Monday, January 26, 2009
Thursday, January 22, 2009
I spent today in the West End, beavering away on the project, but my concentration was frequently broken by the torrent of bad news filling the wires today. First BT (oh dear), then Nokia, which ended the day in the Minus 10 Club, nicely matching its 2009 industry outlook. Then came Microsoft, and then Freescale announced it has drawn part of its revolver, which didn't seem to inspire huge confidence. Overall, a hideous day for news, but thankfully not entirely devoid of comedy. As I've always said, when the sun shines out your backside, it's advisable to rest said derriere on a $44,000 chair.
Wednesday, January 21, 2009
I'm very busy at the moment. However, in the wake of yesterday's historic events on Capitol Hill, the geek wannabe in me just couldn't help stopping to take note of some of the impressive statistics coming out of the likes of Akamai and Limelight, as well as the associated thread on the NANOG list. Now, back to building my own future...
Wednesday, January 14, 2009
Much to catch up on, but first, a moment of silence for Nortel. The 2009 fun and games have officially begun.
For the datacenter lover in you, Digital Realty Trust had another set of encouraging numbers yesterday, and the stock had a nice bounce, though the appalling US retail sales numbers and fallout from Nortel are taking their toll today.
Then again, look on the bright side, looks like PCs and game consoles are going to get even cheaper!
Disdain for fund-of-fund managers is the new black, and Telenor is draped in it from head to toe.
If you live in the EU and have been putting off that plasma TV purchase, time may be running out.
Very interesting report on the smart grid and its potential contribution to fiscal stimulus. This is discussed in an upcoming Telco 2.0 post, so I'll just point to it for now.
On a purely personal point, I continue to be amazed at the power of this web thingie to connect and reconnect people. A couple of days ago, I received, totally out of the blue, a bunch of old photos from a group of schoolmates I haven't seen since or communicated with since 1974, when we moved to Memphis. We are now emailing and Facebooking one another and exchanging stories. In true Woody Allen fashion, it seems that no one has ended up doing what I expected them to do back when we were kids, including myself. And it turns out that a nice, unassuming kid I often played with has ended up as a pretty well-known writer it would seem. It's all delightful stuff, and highlights that without this awesome series of tubes, we would probably all be in the dark about how life turned out for us. Now there is a Facebook group and even some talk of an attempt at a reunion.

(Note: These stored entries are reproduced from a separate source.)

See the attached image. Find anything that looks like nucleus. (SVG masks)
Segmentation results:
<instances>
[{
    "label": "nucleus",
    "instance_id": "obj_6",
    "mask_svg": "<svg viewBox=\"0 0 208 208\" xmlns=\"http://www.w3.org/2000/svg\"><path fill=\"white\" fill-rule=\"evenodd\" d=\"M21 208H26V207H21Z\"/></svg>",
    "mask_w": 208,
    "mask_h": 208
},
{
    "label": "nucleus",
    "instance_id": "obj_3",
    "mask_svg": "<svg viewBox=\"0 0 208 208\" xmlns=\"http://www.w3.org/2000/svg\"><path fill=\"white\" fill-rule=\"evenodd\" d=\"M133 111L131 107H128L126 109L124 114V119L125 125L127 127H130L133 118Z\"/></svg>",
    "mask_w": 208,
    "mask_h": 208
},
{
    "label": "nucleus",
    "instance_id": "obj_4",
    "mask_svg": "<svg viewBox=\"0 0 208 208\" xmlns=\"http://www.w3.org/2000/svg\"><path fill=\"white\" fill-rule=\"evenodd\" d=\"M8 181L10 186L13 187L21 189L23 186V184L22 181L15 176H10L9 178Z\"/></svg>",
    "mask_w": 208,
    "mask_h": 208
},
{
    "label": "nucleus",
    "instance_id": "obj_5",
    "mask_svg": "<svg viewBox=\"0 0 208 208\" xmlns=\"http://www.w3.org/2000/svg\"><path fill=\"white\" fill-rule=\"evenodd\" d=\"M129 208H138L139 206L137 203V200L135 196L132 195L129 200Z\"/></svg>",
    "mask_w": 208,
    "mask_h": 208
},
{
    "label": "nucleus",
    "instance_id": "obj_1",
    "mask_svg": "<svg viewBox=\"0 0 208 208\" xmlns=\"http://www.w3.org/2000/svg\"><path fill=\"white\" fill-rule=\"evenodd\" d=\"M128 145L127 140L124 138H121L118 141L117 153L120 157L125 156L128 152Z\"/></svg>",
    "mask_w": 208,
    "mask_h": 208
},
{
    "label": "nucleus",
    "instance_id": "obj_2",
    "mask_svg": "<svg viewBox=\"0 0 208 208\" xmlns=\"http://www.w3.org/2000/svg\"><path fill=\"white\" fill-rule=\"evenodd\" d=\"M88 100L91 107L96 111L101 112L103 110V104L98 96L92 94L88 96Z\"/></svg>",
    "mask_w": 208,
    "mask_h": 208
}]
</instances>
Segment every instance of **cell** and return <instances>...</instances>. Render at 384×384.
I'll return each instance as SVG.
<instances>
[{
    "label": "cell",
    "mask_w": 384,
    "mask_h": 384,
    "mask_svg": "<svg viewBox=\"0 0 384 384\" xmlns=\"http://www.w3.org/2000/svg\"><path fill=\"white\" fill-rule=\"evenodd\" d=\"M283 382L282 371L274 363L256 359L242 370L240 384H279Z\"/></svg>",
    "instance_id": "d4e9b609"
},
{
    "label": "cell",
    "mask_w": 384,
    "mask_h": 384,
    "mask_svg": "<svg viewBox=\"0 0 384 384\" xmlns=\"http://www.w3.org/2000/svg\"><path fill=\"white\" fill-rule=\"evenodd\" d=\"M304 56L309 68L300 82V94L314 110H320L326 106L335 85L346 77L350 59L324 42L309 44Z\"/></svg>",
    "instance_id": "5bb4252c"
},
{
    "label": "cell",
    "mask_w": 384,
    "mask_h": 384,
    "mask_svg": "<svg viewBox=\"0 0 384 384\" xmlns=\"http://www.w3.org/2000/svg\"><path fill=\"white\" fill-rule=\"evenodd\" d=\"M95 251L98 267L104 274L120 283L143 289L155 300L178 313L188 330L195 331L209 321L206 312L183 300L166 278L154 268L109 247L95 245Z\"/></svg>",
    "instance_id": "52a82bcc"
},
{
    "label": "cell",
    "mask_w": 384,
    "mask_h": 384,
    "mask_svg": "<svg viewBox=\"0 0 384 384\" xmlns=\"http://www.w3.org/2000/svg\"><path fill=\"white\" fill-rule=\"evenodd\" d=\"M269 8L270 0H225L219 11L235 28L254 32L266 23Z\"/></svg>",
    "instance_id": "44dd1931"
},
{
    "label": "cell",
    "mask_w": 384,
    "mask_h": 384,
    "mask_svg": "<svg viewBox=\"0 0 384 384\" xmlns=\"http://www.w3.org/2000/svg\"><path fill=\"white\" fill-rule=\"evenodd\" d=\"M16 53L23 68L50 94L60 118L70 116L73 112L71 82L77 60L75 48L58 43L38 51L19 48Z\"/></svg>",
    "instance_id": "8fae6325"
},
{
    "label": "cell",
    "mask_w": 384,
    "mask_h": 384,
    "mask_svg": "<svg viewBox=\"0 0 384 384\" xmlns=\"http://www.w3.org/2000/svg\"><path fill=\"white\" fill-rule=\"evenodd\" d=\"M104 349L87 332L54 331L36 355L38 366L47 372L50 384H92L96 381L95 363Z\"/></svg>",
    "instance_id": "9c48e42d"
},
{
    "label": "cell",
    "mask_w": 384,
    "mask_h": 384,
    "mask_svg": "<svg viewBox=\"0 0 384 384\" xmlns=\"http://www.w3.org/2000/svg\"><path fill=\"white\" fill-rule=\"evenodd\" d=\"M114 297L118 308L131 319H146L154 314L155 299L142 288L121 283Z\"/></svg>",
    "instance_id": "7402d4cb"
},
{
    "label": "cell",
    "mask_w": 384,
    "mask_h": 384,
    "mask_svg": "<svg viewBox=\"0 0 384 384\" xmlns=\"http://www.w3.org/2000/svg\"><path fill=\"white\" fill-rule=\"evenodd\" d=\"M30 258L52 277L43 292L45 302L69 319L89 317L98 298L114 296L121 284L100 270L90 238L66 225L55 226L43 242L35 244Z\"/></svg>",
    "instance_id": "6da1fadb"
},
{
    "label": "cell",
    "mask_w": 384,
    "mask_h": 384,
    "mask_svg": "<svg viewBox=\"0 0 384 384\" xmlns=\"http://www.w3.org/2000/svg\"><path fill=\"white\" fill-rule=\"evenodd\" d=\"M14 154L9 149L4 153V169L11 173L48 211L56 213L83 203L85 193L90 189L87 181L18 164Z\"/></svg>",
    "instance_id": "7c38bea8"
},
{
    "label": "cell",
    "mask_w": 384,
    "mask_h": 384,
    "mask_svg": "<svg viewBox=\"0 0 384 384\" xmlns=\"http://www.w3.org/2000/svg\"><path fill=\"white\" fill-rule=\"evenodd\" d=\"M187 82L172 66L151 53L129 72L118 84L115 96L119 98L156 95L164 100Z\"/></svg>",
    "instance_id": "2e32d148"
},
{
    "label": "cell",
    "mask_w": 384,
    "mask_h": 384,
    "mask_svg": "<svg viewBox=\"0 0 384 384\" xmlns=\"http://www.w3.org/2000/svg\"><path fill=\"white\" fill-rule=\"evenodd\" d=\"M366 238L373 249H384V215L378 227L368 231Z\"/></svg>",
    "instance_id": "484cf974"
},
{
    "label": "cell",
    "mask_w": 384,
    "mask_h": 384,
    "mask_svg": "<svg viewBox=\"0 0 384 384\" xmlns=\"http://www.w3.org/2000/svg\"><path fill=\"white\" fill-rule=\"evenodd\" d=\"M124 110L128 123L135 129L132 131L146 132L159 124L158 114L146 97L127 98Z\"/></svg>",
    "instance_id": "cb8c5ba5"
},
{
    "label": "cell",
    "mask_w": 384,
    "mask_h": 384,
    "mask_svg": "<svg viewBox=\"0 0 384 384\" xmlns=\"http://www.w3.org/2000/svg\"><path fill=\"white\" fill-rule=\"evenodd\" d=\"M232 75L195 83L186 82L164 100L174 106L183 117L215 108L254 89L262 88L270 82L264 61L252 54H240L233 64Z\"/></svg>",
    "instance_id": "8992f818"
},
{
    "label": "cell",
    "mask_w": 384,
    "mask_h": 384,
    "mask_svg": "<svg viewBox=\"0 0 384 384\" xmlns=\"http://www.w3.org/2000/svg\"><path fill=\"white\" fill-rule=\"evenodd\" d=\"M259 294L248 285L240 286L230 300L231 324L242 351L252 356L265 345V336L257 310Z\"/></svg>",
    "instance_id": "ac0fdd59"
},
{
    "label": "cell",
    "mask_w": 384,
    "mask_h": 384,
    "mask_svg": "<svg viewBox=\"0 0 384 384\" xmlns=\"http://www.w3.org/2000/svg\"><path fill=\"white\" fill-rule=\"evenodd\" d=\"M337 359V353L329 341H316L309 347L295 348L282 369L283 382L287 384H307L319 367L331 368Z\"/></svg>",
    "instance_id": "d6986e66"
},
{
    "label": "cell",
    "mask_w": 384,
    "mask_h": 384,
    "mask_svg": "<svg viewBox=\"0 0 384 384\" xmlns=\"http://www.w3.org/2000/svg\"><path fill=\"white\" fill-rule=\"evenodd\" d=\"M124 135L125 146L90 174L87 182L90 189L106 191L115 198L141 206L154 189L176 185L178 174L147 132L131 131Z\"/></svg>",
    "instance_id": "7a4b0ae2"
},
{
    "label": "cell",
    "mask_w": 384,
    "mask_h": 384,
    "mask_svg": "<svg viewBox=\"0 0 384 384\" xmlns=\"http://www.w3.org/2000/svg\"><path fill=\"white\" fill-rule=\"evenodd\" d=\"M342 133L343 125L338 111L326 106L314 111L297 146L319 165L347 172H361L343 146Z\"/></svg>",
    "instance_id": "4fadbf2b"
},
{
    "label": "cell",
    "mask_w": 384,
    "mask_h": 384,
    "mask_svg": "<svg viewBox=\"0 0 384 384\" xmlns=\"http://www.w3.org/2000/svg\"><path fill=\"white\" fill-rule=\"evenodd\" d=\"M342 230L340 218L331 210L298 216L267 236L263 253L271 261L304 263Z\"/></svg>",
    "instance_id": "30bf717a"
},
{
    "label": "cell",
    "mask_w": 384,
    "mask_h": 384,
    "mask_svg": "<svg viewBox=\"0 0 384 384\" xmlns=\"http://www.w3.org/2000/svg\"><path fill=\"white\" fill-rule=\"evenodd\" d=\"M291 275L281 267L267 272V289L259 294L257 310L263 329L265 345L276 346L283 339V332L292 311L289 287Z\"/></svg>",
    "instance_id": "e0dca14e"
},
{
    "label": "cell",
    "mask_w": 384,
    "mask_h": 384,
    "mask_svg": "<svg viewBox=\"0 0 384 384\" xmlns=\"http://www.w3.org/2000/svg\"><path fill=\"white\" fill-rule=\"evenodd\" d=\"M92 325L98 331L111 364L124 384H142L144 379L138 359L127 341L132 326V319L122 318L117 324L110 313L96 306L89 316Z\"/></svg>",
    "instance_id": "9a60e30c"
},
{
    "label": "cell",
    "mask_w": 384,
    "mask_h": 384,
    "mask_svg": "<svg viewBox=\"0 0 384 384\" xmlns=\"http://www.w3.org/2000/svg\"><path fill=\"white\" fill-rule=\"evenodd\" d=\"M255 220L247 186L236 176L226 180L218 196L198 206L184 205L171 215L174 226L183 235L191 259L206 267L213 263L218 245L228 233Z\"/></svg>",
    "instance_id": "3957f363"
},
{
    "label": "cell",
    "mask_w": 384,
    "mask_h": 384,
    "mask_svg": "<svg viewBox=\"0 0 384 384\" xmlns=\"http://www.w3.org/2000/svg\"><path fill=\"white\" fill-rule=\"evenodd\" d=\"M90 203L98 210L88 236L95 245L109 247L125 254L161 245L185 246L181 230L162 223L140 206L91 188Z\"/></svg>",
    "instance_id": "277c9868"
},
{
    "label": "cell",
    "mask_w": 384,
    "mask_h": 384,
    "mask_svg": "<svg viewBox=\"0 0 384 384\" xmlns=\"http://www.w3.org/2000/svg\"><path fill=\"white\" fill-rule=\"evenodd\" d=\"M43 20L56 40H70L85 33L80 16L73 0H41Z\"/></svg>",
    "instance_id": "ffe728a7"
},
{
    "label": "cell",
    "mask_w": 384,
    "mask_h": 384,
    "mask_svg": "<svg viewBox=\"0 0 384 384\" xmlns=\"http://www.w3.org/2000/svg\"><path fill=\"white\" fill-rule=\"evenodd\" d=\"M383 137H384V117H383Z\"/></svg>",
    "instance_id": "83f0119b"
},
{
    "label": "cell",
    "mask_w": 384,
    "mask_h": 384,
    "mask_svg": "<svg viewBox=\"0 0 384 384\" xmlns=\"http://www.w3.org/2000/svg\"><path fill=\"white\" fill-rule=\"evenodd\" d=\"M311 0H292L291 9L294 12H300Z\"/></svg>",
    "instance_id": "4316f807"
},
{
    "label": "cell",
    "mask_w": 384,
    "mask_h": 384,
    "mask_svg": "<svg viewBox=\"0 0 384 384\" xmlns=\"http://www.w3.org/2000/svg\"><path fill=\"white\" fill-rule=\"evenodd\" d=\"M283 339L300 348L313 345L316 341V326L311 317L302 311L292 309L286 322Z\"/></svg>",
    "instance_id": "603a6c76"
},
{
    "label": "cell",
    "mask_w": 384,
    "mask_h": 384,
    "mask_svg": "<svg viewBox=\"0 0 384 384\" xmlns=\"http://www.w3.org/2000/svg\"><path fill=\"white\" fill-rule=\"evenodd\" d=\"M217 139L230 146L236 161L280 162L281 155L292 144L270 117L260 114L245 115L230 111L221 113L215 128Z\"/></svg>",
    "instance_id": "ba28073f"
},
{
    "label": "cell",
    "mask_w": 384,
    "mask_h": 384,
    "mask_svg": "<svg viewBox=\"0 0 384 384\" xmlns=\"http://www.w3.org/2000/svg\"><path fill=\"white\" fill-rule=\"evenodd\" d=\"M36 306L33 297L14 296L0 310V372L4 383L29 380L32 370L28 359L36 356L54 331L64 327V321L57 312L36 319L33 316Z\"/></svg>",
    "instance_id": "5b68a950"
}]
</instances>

Back to 2009, FTSE -4.4%, S&P -3%. Ho hum...
Thursday, January 08, 2009
A couple of mega-uber value readers have pointed me towards a couple of interesting reports hot off the presses:
OFCOM's survey of broadband speed and performance characteristics, carried out by the awesome SamKnows, looks like the most comprehensive study of its type ever produced, and I look forward to reading it.
Likewise, OPTA has released an interesting-looking report (and spreadsheet) commissioned from AnalysysMason comparing costs of various scenarios for fiber deployment in the Netherlands. I have only scanned it very quickly, but if I'm interpreting the cost comparisons correctly, it would seem to point to a significant cost disadvantage for sub-loop unbundling.
Wednesday, January 07, 2009
A belated happy new year to all mega-uber value readers. Still trying to locate my brain through a jet-lag fog, but normal posting should resume soon. I'll spare you the typical "2009 predictions" post, because my view is that all bets are off for this year, apart from rising corporate defaults and human misery, which are dead certs. Working through a mountain of email today, I came across a couple of items on companies near the top of Santa's naughty list in 2008, so I will content myself with these for now:
According to this article, Phorm (a company which has succeeded in inspiring a jaw-droppingly unique level of negative press and public disdain) is apparently considering financial incentives to secure user acceptance. I wrote something recently wherein I speculated that this might be one approach, but one which is at odds with the company's business model, which is based on share of incremental ad revenue with ISP and channel partners. I'm not sure I really understand what's going on here, if anything. I think a company like Phorm really only has one incentive to attract users, and that is the promise of greater relevance in ad content, though I think consumers are far from comfortable with this proposition at present. Perhaps advertising fatigue has not reached the critical level yet.
Elsewhere, Sandvine, the people who brought you the great Comcast Controversy, have started off the year with six major customer wins, though I'm not really sure what constitutes a "tier 1" DSL operator in Japan, where DSL is in terminal decline. If anyone has any ideas about who the European mystery company is, please let me know.
Finally, I've been commissioned to write a report for a major international organization, on the topic of broadband's role in stimulating and enabling innovation. This is a very broad remit, and I have lots of ideas, but I'd be very interested to hear yours, no matter how unusual.